Note: File three copies of this Form, one of which must be manually signed. If space is insufficient, see Instruction 6 for procedure.
Persons who respond to the collection of information contained in this form are not required to respond unless the form displays a currently valid OMB Number.
* Form 4: SEC 1474 (03-26)

FAQ

What insider transaction did WTBA director Sean Patrick McMurray report?

Sean Patrick McMurray reported receiving an award of 1,430 shares of West Bancorporation common stock. The award was structured as restricted stock units with a grant price of $0.00 per share, representing director equity compensation rather than an open-market stock purchase.

How many West Bancorporation (WTBA) shares did McMurray receive and at what price?

McMurray received 1,430 shares of West Bancorporation common stock at a stated price of $0.00 per share. This reflects a grant of restricted stock units as compensation, not a cash-funded purchase, and increases his direct equity exposure to the company.

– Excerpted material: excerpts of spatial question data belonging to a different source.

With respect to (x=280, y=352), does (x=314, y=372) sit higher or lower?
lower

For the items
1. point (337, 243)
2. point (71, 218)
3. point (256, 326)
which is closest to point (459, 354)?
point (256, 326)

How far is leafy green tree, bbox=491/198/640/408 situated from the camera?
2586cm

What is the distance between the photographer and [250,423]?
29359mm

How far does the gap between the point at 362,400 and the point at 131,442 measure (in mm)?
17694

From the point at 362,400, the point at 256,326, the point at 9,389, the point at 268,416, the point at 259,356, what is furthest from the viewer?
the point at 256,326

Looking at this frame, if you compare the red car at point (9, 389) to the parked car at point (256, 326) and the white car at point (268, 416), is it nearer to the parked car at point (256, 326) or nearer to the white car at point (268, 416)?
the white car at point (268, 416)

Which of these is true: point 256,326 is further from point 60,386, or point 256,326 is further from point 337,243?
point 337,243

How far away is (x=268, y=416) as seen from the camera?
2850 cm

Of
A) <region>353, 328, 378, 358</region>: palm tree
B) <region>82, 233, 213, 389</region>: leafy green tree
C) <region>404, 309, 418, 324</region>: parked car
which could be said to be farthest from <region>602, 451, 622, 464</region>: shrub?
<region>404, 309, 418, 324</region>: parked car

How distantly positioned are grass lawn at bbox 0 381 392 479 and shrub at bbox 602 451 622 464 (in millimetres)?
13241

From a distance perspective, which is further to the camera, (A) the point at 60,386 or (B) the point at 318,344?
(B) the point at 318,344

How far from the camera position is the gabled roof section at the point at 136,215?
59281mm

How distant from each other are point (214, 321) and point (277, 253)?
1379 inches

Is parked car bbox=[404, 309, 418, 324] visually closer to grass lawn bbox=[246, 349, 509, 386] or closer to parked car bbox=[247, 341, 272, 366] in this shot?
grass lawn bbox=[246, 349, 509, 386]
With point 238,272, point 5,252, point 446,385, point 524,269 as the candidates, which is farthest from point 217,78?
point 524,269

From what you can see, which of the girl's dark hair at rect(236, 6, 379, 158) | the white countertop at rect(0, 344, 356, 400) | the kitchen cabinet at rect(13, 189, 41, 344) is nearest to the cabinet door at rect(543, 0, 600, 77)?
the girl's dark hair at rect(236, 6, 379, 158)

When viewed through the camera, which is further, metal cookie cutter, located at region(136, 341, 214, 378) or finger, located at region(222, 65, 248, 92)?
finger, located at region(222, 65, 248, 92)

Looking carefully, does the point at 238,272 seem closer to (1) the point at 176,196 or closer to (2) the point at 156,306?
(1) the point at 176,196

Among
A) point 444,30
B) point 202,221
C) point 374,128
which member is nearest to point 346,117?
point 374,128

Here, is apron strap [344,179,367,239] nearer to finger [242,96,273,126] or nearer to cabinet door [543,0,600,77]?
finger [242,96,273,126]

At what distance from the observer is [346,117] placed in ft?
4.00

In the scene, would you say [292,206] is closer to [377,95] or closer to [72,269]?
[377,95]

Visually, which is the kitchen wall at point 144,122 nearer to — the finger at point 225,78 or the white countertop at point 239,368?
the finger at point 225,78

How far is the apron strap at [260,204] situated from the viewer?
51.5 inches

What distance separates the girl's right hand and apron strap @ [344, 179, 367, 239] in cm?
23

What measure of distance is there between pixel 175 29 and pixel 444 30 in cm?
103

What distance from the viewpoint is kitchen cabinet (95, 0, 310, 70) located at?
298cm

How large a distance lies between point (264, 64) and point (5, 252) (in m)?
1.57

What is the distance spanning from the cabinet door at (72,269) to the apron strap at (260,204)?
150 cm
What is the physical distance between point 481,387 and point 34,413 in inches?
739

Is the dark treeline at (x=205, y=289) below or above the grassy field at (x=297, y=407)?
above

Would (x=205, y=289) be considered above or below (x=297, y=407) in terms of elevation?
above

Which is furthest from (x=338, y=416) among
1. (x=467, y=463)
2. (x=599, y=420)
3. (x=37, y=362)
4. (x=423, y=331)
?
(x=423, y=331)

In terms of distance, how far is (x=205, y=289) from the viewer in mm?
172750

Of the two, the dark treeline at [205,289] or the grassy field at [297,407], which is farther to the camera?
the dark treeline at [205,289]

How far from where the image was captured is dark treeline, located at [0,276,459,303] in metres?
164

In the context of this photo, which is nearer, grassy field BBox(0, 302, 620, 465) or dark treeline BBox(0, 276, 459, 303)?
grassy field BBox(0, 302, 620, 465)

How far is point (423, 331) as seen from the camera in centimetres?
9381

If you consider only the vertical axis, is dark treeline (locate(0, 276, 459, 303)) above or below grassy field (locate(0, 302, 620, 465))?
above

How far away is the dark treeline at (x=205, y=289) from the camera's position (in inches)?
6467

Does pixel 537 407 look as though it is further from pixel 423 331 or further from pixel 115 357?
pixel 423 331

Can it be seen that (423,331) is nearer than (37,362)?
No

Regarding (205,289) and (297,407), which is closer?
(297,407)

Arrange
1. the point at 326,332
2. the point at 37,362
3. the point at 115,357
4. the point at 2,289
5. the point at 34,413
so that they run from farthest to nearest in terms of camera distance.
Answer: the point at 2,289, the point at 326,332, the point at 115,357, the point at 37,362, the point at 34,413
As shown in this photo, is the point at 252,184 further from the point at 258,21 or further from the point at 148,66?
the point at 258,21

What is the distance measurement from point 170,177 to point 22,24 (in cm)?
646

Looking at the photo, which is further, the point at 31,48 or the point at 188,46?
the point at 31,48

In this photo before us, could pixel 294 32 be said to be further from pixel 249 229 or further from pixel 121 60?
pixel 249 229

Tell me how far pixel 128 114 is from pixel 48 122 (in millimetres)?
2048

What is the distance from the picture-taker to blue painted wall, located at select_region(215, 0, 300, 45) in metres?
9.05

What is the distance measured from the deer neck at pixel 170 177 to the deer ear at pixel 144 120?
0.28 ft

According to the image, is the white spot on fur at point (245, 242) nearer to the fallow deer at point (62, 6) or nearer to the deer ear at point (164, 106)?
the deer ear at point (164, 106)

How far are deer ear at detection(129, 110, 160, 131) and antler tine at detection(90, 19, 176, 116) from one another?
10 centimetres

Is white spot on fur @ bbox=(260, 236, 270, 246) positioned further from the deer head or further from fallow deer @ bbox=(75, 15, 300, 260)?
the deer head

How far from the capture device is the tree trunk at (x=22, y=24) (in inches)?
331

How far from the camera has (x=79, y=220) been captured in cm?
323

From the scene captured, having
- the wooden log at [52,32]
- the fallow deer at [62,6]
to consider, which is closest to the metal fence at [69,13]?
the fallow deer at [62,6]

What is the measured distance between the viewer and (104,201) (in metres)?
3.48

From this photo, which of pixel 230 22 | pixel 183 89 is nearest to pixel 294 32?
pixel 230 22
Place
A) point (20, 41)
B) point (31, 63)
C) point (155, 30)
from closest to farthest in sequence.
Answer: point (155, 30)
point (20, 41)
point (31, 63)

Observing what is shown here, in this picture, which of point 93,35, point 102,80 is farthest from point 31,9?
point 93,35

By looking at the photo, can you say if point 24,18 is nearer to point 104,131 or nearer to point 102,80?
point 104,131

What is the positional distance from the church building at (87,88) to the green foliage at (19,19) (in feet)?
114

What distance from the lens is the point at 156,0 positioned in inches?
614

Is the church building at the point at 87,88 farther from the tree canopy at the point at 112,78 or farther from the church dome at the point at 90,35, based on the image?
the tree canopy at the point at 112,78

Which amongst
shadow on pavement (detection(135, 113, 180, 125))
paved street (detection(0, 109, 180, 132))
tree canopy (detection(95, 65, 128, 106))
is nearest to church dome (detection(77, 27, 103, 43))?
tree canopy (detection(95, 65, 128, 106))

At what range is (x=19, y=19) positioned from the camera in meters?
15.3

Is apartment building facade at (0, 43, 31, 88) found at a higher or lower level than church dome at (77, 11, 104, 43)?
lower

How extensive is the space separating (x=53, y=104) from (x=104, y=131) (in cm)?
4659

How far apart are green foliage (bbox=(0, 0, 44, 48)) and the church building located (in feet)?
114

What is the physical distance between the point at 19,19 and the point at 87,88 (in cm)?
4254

What are the vesting terms of Sean Patrick McMurray’s WTBA restricted stock units?

The restricted stock units vest on the earlier of two dates. They vest either one year after the grant date, or at the next regularly scheduled annual stockholders’ meeting where directors stand for re-election, aligning the award with the director’s service period.

Is McMurray’s WTBA equity grant an open-market stock purchase?

No, McMurray’s 1,430 WTBA shares were acquired through a grant of restricted stock units. The transaction code indicates a grant or award, and the $0.00 per-share price confirms it is stock-based compensation rather than an open-market buy using personal cash.

How many WTBA shares does Sean Patrick McMurray hold after this transaction?

After the grant of 1,430 restricted stock unit shares, McMurray directly holds 48,560 shares of West Bancorporation common stock. This total reflects his position immediately following the reported award, as disclosed in the Form 4 ownership table.